→ **THE EXERCISE**
Count the lines in the records below that contain the word "camera". Reply with the number only.

→ **SUPPLIED DATA**
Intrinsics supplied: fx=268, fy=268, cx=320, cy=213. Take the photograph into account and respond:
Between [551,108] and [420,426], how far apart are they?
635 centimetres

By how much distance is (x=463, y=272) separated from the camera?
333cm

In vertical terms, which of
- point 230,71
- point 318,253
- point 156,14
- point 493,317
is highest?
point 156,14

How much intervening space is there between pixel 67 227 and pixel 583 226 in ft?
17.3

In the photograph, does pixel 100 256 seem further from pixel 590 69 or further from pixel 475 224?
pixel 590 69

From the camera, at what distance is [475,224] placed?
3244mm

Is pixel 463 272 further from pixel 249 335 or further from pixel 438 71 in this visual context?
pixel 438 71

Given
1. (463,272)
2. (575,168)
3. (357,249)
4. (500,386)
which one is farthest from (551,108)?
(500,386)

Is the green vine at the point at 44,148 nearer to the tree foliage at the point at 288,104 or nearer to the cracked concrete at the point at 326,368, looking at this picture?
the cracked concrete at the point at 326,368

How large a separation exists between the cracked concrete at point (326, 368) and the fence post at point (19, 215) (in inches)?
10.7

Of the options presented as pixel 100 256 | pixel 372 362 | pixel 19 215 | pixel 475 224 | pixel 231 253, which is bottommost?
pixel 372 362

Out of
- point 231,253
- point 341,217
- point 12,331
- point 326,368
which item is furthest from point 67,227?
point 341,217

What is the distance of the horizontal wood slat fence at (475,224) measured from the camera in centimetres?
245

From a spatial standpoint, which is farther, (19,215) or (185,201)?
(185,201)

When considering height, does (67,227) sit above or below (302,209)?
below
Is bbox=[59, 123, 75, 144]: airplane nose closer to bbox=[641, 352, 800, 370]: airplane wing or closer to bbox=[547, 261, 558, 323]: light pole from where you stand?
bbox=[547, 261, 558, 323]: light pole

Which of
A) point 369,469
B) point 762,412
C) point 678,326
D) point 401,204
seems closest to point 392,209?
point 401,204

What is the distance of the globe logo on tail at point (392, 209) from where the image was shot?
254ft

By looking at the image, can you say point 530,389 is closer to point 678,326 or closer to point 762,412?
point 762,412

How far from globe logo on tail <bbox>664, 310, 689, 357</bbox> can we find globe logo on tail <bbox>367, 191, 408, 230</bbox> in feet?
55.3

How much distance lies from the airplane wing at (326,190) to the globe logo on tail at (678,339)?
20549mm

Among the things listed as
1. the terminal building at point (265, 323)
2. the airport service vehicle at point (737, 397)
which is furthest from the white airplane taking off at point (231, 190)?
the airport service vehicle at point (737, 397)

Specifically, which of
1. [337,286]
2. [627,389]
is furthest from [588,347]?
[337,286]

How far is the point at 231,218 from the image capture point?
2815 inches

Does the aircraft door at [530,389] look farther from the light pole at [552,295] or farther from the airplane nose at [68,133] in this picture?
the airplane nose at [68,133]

→ **RESPONSE TO THE EXERCISE**
3